**TASK DETAILS:**
Count lines with "export" below; give only the number.

**GIVEN RECORDS:**
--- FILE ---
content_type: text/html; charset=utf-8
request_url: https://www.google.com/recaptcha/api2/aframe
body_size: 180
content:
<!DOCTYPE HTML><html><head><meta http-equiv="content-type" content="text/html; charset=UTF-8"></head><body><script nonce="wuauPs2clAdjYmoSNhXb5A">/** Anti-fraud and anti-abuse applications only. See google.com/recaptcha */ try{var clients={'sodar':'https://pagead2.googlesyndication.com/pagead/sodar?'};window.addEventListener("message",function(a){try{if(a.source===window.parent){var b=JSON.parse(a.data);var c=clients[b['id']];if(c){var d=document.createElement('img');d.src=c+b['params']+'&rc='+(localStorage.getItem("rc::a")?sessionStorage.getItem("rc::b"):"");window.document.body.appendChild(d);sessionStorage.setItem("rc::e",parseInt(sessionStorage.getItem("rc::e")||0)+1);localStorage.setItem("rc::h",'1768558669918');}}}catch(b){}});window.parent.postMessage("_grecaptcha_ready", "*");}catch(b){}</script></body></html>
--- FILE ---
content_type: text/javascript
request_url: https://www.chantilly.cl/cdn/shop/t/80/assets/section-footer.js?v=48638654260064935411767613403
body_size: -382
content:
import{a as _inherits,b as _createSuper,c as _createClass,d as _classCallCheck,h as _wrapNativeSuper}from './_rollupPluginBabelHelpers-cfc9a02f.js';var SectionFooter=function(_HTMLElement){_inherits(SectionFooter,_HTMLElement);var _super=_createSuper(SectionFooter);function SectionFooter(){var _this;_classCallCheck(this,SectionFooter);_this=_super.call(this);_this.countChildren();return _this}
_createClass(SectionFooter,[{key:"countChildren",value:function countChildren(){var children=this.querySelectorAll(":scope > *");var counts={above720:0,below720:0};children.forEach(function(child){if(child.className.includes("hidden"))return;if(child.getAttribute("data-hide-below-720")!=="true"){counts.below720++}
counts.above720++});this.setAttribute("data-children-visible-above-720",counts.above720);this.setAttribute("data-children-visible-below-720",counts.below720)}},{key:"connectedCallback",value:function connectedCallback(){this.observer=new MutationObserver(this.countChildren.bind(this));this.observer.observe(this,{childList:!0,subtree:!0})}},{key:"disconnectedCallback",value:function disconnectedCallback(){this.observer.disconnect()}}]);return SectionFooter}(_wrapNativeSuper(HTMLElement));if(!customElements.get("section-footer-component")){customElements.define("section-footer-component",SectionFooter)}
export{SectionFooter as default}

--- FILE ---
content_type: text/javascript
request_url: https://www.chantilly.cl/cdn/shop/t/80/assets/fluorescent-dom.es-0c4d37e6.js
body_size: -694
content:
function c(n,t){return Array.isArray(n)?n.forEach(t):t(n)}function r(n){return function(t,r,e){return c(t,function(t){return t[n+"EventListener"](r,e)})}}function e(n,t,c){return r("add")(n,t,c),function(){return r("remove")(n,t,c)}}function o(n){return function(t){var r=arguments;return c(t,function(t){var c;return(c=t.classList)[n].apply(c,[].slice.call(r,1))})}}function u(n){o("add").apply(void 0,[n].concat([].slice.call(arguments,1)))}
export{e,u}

**RESULT OF THE TASK:**
2